0. Optional additional walk through for downloading and preprocessing an example data:

Download-test-data

Preprocessing

Outlier_removal

Background_generation

1. Train a model!

Before we start training, we need to compile a json file that contains information about the input data. We will call this file input_data.json. Here is a sample json file that shows how to specify the input data information for the data. The data is organized into tasks and tracks. In this example we have one task and two tracks, the plus and the minus strand. Each task has 4 required keys, with values corresponding to tracks calculated in the preprocessing steps:

signal: the plus and minus bigwig tracks

loci: the bed file with the filtered peaks

background_loci (optional): the bed file with gc-matched background regions (source), and the ratio of positive-to-negative regions used when generating the gc-matched negatives file, expressed as a decimal (ratio)

bias (optional): the plus and minus control bigwig tracks

Note that the input_data.json file is used for multiple downstream steps.

{ "0": { "signal": { "source": ["ENCSR000EGM/data/plus.bw", "ENCSR000EGM/data/minus.bw"] }, "loci": { "source": ["ENCSR000EGM/data/peaks_inliers.bed"] }, "background_loci": { "source": ["ENCSR000EGM/data/gc_negatives.bed"], "ratio": [0.33] }, "bias": { "source": ["ENCSR000EGM/data/control_plus.bw", "ENCSR000EGM/data/control_minus.bw"], "smoothing": [null, null] } } }

Additionally, we need a json file to specify parameters for the BPNet architecture. Let's call this json file bpnet_params.json

{ "input_len": 2114, "output_profile_len": 1000, "motif_module_params": { "filters": [64], "kernel_sizes": [21], "padding": "valid" }, "syntax_module_params": { "num_dilation_layers": 8, "filters": 64, "kernel_size": 3, "padding": "valid", "pre_activation_residual_unit": true }, "profile_head_params": { "filters": 1, "kernel_size": 75, "padding": "valid" }, "counts_head_params": { "units": [1], "dropouts": [0.0], "activations": ["linear"] }, "profile_bias_module_params": { "kernel_sizes": [1] }, "counts_bias_module_params": { }, "use_attribution_prior": false, "attribution_prior_params": { "frequency_limit": 150, "limit_softness": 0.2, "grad_smooth_sigma": 3, "profile_grad_loss_weight": 200, "counts_grad_loss_weight": 100 }, "loss_weights": [1, 42], "counts_loss": "MSE" }

The loss_weights field has two values: the profile loss weight and the counts loss weight. Profile loss weight is always set to 1. Optimal counts loss weight can be automatically generated using the following command:

bpnet-counts-loss-weight --input-data input_data.json

Finally, we will make the splits.json file, which contains information about the chromosomes that are used for validation and test. Here is a sample that contains one split.

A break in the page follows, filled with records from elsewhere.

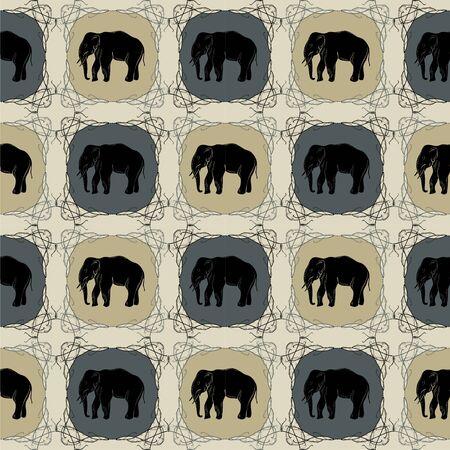 eastern: Elephant on  eastern pattern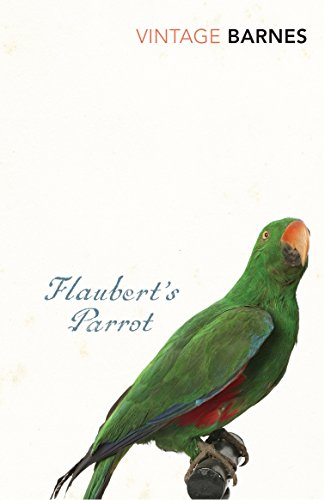Book cover for Flaubert's Parrot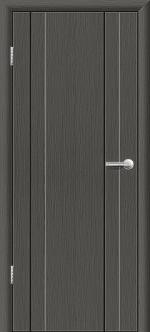 Двери Межкомнатные Гранд-М  глухая Серый дуб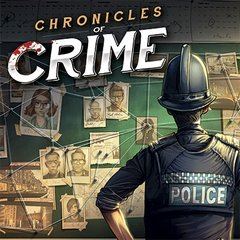 Chronicles of Crime - Galápagos Jogos
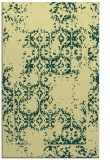 rug #1095038 |  yellow damask rug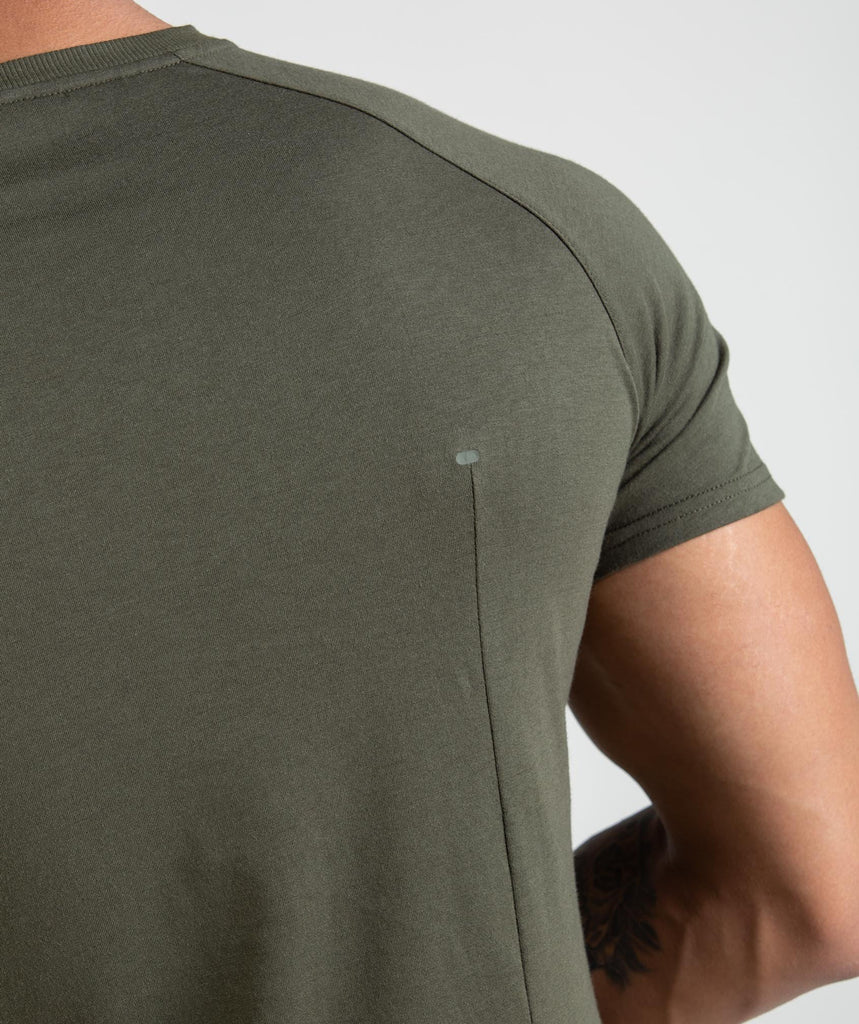Gymshark Construction T-Shirt - Alpine Green 5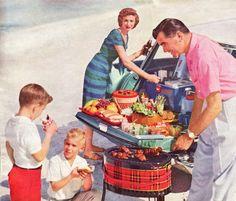 A 1959 suburban cookout.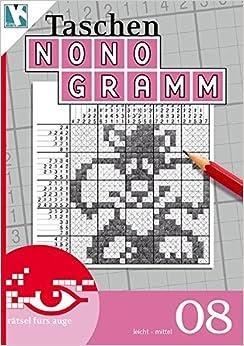 Nonogramm Online Lösen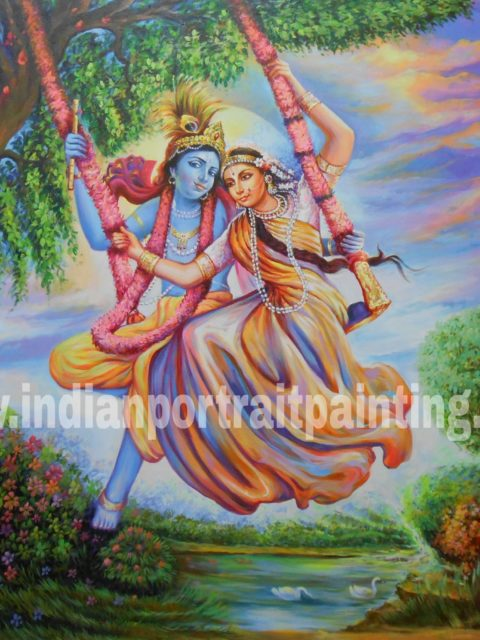 Radha krishna on swing - Best hand painted painters reproduction on canvas
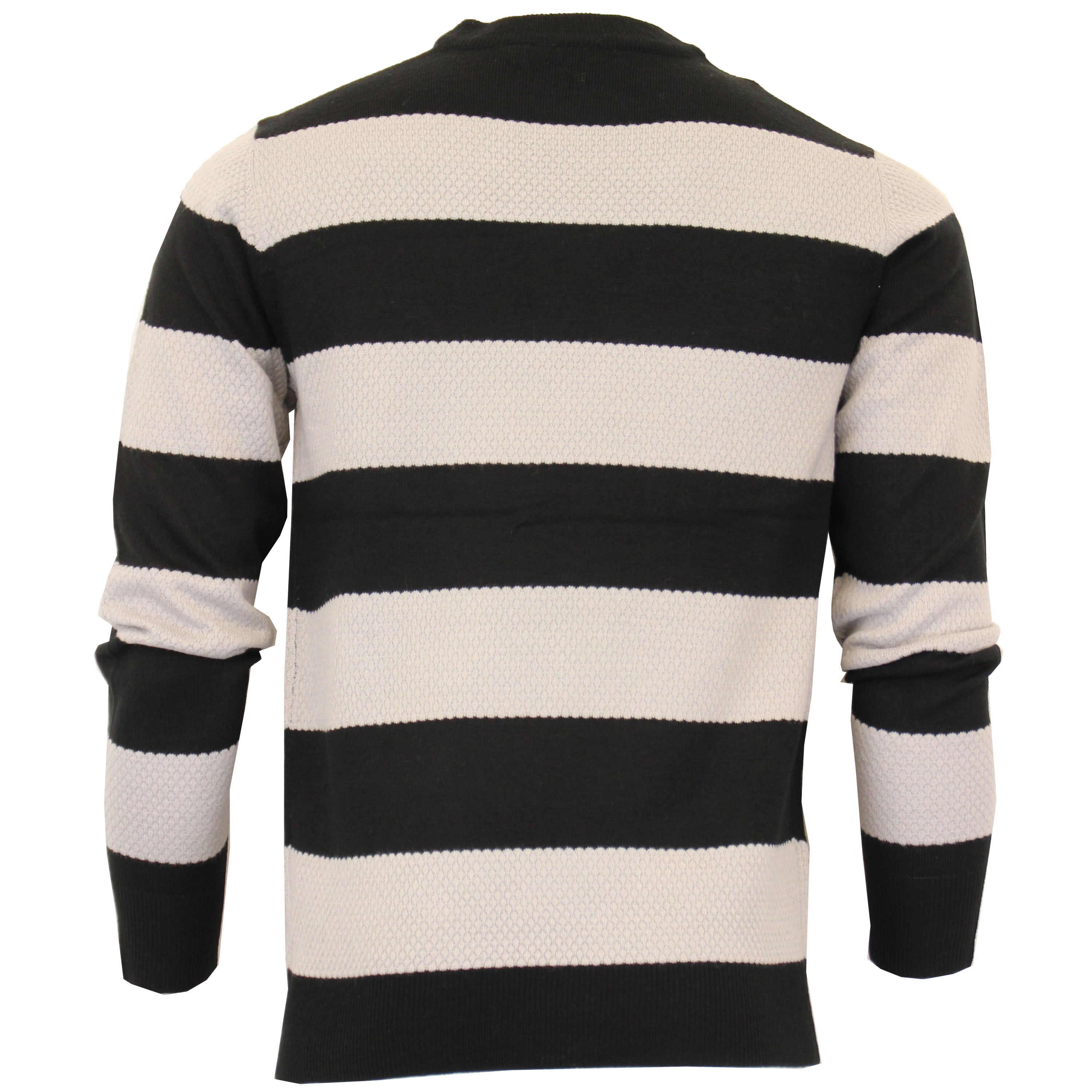 Mens-Jumper-Brave-Soul-Knitted-Sweater-Pullover-GOODWIN-Crew-Neck-Top-Winter-New thumbnail 3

{ "0": { "test": ["chr7", "chr13", "chr17", "chr19", "chr21", "chrX"], "val": ["chr10", "chr18"], "train": ["chr1", "chr2", "chr3", "chr4", "chr5", "chr6", "chr8", "chr9", "chr11", "chr12", "chr14", "chr15", "chr16", "chr21", "chr22", "chrY"] } }

Now that we have our data prepped, we can train our first model!!

The command to train a model is called bpnet-train.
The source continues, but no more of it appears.